Unabhängig von den gewaltigen finanziellen Anstrengungen, die Georgien
erbringen muss, will es seine Armee auf NATO-Standards trimmen, gibt es
also viel zu tun, wenn die Ziele der historischen Zäsur von Prag
auch wirklich erreicht werden sollen.
Unterstützung erhielt Schewardnadse vom amerikanischen Präsidenten
Bush. Auf einem nicht eingeplanten zehnminütigen Treffen, bei dem
die beiden nach Auskunft des georgischen Sicherheitschefs Tedo Tschaparidse
unter anderem über die Themen Pankisi und GTEP-Programm sprachen,
unterstützte der Amerikaner den Beitrittswunsch der Georgier. Das
Thema Georgien, versicherte Tschaparidse, stand bei den bilateralen Verhandlungen
zwischen Bush und Putin auf der Tagesordnung, was für Georgien nichts
anderes bedeutet als dass seine Zukunft jetzt nicht nur von Moskauer Alleingängen
abhängig ist. Georgiens Blick richtet sich deshalb hauptsächlich
nach Washington.
In der georgischen Öffentlichkeit wird der geplante NATO-Beitritt
überwiegend positiv aufgenommen. Es gibt - quer durch alle politischen
Lager - kaum kritische Stimmen zum Auftritt Schewardnadses in Prag. Nur
einer meldete sich Wort: der Stalins Enkelsohn Jewgeni Dschugaschwili.
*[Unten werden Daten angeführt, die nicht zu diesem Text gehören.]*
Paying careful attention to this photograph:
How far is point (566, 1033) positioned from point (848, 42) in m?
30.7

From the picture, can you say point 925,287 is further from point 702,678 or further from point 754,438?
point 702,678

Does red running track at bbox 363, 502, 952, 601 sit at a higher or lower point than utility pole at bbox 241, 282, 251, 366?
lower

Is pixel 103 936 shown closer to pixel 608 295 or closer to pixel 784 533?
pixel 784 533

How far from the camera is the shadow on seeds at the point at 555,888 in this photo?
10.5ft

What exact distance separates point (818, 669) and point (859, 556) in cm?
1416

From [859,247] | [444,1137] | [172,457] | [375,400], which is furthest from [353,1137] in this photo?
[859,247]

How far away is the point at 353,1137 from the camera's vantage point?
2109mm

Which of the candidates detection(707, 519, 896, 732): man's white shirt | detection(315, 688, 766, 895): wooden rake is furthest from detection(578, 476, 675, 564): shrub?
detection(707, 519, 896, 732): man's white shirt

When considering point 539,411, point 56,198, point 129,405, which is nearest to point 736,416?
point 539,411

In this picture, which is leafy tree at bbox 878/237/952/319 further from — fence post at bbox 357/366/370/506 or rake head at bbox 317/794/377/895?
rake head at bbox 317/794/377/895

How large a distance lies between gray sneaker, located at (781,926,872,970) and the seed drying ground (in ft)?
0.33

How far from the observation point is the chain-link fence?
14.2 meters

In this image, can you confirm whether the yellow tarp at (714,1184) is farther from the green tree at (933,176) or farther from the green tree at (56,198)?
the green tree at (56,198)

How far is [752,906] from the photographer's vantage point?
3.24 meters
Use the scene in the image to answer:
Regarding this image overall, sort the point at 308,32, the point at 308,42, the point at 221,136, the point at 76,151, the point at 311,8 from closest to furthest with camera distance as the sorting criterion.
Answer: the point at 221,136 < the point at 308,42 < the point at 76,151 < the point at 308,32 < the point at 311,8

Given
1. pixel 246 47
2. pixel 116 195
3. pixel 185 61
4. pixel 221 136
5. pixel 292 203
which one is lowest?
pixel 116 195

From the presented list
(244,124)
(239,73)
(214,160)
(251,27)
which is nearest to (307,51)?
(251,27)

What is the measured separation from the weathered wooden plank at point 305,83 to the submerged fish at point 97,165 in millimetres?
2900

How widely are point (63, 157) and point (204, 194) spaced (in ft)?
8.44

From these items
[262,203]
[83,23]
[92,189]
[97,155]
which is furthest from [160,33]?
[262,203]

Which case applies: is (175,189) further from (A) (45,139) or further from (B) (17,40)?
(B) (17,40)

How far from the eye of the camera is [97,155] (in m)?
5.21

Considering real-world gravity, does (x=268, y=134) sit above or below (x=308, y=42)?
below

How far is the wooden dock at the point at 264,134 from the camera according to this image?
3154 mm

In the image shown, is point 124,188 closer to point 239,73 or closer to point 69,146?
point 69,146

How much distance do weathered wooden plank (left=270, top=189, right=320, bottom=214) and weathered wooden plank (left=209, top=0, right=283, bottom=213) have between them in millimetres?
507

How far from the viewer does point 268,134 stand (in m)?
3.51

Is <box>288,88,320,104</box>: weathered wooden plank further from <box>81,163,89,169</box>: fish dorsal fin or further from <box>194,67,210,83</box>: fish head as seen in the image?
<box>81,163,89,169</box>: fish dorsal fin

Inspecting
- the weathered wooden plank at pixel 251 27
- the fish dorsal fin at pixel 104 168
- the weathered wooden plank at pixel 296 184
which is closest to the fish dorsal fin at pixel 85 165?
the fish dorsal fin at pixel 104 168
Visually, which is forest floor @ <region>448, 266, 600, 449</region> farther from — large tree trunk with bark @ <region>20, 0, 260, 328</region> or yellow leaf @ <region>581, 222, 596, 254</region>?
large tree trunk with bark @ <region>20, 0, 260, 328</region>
Sein Grossvater, erklärte er einer Presseagentur, hätte diesen
Schritt niemals gebilligt, denn er richte sich voll und ganz gegen die
Interessen Russlands. Zu dumm nur, dass auch Russlands Präsident
Putin trotz aller Kritik an der massiven Osterweiterung der NATO die prinzipielle
Bereitschaft seines Landes erklärt hat, mit der NATO zusammenzuarbeiten.
Georgien will jetzt seiner NATO-Beitritts-Aktivitäten mit Aserbaidschan,
der Ukraine und Rest-Jugoslawien koordinieren. Fehlt eigentlich nur noch
Armenien, um die Kandidatenliste der nächsten Erweiterung zu komplettieren.
Auch von dort gab es vorsichtige Signale: Im nächsten Jahr wird das
erste Manöver im Rahmen des NATO-Programms "Partnerschaft für
den Frieden" in Armenien stattfinden. Georgien hatte vor zwei Jahren
zum ersten Mal ein solches Manöver ausgerichtet.